Spring Boot application
I created simple REST controller which accepts request and wait with the response for given time. It should simulate some I/O operations.
@SpringBootApplication
@RestController
public class BootApp {
private final BlockingOperationSimulator simulator
= new BlockingOperationSimulator();
public static void main(String[] args) {
SpringApplication.run(BootApp.class, args);
}
@GetMapping("blockFor/{milliseconds}")
public int blockFor(@PathVariable int milliseconds)
throws InterruptedException {
return simulator.blockFor(milliseconds);
}
}
The BlockingOperationSimulator causes the currently executing thread to sleep for the specified number of milliseconds.

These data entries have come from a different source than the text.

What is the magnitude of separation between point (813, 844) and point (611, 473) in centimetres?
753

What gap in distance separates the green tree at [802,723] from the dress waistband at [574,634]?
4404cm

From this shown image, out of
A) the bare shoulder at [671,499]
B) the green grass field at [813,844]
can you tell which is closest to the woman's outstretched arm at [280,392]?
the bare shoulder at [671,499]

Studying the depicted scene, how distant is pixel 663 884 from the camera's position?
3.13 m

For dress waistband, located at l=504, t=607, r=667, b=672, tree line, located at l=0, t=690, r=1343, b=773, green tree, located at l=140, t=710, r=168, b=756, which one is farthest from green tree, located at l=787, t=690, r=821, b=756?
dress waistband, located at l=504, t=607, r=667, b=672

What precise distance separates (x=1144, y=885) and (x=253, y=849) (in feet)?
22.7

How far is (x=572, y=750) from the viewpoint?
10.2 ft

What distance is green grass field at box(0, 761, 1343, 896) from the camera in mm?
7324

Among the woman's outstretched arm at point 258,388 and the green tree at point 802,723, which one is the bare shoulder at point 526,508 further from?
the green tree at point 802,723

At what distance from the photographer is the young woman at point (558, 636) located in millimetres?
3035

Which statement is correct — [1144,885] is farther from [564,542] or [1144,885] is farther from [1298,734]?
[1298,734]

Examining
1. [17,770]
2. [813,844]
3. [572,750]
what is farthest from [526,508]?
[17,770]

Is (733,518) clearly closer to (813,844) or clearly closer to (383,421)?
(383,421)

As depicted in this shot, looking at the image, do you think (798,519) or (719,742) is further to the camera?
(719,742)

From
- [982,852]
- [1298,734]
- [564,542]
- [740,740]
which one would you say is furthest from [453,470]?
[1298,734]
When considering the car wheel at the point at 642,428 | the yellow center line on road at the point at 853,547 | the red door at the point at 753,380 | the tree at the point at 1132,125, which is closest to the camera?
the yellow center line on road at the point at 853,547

public class BlockingOperationSimulator {
public int blockFor(int milliseconds) throws InterruptedException {
Thread.sleep(milliseconds);
return milliseconds;
}
}
Ratpack application
The Ratpack application does exactly the same.
public class RatpackApp {
private final BlockingOperationSimulator simulator
= new BlockingOperationSimulator();
public static void main(String[] args) throws Exception {
new RatpackApp().startServer();
}
private void startServer() throws Exception {
RatpackServer.start(s -> s
.handlers(h ->
h.get("blockFor/:milliseconds", this::block)
)
);
}
private void block(Context ctx) {
int milliseconds = ctx.getPathTokens().asInt("milliseconds");
Blocking.get(() -> simulator.blockFor(milliseconds))
.map(String::valueOf)
.then(ctx::render);
}
}
You can download complete code from my github
Comparison technique
I’m using Apache Benchmark to measure the response time of sent out requests.
> ab -n 1000 -c 200 localhost:8080/blockFor/100
Above command sends 1000 requests. 200 multiple requests are being sent at the same time. The output of the command:
Results
I made 16 measurements – a cartesian product of 10, 100, 1000, 10000 concurrent requests with blocking operation for 50, 200, 500, 2000 ms.
Summary
It seems that Netty can be much more scalable than Tomcat. The response time for the REST request with Ratpack is almost always smaller than Spring Boot. There is a huge difference when there is a lot of concurrent requests and each request cause a lot of I/O operation, which make the processor waiting.
It may lead to conclusion that HTTP non-blocking servers are better choice if you care about performance and scalability of your high traffic web application. Ratpack is just an example of very simple non-blocking web server. Instead, you can use e.g. Spring Boot 2, Vert.x, Akka… It depends on your project needs.